Question about updates and MVCC

Started by Net Virtual Mailing Listsabout 17 years ago5 messagesgeneral
Jump to latest
#1Net Virtual Mailing Lists
mailinglists@net-virtual.com

Hello,

I have a couple of questions regarding how MVCC (in postges 8.3.3 if it
makes a difference) affects vacuum.

#1. If I am doing an update to a row and none of the values have changed,
will that cause a "hole" that requires vacuum to reclaim?

#2. I have a column in my table (called "status", if you can believe
*that*).
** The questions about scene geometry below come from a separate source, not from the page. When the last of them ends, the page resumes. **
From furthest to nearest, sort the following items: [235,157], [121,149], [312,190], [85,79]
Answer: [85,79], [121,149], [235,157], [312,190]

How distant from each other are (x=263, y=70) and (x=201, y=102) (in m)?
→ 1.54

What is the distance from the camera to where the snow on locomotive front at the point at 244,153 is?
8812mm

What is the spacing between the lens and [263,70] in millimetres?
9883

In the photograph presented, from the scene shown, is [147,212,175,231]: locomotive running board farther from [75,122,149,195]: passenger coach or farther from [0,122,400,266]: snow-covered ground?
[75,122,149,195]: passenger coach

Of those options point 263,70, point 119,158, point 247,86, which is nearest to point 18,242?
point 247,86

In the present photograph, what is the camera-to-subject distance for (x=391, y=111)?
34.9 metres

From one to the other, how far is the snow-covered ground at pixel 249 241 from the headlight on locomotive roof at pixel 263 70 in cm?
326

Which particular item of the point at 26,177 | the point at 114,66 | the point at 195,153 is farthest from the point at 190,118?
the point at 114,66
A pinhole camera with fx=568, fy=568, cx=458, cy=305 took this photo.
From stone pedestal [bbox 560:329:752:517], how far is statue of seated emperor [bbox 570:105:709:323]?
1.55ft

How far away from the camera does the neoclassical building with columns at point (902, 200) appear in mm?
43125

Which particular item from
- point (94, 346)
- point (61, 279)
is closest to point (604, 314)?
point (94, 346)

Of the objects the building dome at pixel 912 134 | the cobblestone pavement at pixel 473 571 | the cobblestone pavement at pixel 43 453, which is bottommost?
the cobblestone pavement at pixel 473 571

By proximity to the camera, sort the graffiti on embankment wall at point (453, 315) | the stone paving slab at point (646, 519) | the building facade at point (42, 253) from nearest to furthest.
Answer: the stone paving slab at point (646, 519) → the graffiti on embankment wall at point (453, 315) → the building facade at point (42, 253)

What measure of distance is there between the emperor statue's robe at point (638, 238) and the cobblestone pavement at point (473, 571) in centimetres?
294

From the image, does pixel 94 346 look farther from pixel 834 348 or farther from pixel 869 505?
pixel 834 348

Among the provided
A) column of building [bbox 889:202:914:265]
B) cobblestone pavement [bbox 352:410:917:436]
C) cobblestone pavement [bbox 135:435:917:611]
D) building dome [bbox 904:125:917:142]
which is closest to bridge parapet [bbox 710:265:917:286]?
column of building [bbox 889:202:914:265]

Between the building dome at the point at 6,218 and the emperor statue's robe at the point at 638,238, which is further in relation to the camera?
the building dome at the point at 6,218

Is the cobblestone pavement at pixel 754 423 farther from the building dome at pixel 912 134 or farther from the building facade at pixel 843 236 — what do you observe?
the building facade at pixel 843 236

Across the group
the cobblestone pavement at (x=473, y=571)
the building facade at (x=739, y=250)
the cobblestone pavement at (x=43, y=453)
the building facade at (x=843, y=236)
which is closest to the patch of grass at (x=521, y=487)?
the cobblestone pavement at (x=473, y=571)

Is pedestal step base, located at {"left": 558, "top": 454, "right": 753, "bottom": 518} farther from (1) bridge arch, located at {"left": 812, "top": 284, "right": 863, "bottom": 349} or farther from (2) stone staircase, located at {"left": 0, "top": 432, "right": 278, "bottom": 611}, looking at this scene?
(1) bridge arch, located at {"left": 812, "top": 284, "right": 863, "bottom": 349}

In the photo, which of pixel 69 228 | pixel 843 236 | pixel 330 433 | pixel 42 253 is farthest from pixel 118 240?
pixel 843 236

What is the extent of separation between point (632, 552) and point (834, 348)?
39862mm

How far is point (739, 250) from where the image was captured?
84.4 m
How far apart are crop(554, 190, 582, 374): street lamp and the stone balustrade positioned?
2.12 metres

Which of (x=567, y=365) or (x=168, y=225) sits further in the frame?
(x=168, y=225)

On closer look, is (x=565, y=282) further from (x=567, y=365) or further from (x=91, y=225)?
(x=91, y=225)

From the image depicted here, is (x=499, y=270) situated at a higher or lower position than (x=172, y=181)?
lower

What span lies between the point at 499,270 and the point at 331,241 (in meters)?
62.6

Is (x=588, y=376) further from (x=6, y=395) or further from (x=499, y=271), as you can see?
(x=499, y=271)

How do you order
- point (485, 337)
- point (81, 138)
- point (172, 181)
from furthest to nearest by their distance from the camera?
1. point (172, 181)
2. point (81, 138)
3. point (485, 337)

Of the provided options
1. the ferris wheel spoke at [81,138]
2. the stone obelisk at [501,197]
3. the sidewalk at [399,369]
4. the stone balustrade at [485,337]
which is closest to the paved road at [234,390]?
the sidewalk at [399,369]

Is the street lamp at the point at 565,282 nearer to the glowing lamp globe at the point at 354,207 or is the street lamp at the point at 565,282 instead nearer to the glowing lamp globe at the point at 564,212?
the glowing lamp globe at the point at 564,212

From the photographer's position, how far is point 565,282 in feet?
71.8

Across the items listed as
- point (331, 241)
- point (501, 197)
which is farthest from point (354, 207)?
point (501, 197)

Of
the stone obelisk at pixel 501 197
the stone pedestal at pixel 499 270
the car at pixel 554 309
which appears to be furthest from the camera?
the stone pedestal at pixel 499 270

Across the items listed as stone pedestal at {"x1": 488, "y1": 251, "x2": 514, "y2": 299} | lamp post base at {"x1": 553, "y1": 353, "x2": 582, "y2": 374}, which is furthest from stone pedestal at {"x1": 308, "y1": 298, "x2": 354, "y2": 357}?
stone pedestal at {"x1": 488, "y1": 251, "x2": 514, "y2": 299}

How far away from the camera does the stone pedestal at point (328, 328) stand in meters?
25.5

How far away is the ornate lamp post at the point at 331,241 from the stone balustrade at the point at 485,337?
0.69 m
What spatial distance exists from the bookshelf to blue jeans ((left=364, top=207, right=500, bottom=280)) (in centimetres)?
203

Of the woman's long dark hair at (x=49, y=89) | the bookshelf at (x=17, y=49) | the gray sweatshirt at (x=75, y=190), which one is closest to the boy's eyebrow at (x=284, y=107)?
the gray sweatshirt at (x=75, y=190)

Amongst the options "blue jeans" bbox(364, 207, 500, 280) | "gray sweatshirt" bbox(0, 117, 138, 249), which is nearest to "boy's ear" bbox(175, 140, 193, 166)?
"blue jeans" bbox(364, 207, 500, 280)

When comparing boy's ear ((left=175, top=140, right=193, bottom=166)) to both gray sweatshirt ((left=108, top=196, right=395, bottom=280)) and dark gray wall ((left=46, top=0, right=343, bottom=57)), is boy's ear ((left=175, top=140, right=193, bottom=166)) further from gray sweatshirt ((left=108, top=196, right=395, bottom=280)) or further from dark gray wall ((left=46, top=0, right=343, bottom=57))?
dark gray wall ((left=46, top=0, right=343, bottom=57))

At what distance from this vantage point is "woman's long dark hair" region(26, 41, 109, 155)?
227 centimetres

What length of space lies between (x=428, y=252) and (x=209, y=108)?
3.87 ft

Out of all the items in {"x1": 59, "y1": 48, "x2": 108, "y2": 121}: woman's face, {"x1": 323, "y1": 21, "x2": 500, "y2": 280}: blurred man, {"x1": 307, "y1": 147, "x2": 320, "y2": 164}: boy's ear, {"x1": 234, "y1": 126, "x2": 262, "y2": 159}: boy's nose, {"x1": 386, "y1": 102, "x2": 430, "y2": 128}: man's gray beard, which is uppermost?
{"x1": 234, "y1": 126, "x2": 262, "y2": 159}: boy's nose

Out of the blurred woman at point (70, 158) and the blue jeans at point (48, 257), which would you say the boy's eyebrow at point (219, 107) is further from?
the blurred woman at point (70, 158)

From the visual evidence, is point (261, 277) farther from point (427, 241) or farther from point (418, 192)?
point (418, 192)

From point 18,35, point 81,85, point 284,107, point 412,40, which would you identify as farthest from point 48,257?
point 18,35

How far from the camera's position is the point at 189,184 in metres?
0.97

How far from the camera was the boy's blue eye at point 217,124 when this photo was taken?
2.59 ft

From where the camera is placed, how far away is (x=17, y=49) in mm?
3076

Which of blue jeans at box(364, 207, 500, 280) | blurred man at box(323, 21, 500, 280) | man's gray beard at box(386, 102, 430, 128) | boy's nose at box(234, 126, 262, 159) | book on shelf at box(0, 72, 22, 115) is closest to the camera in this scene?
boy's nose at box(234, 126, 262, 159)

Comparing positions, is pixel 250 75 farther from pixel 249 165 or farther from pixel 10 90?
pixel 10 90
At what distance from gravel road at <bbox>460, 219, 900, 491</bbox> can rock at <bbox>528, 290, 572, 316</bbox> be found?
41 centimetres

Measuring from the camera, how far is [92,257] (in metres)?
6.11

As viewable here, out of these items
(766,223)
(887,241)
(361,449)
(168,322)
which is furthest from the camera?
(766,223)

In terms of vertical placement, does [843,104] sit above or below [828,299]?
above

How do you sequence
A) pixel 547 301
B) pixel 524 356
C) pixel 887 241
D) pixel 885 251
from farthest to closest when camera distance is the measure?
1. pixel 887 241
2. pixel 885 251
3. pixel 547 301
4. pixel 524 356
This contains 1 of 4 values:

-1: row is expired, but needs to be marked deleted from index
0: row is expired, and has been indexed
1: row is active, and has been indexed
2: row is new or updated, and needs to be indexed

.. The point of all this is that when a new row is added, or updated, it
goes into a status = 2, so the process that comes along later to build
search indexes, can quickly query any listings in status = 2 and
incrementally update the index. (Same with respect to status -1, except
those rows are no longer active and need to be deleted from the index)...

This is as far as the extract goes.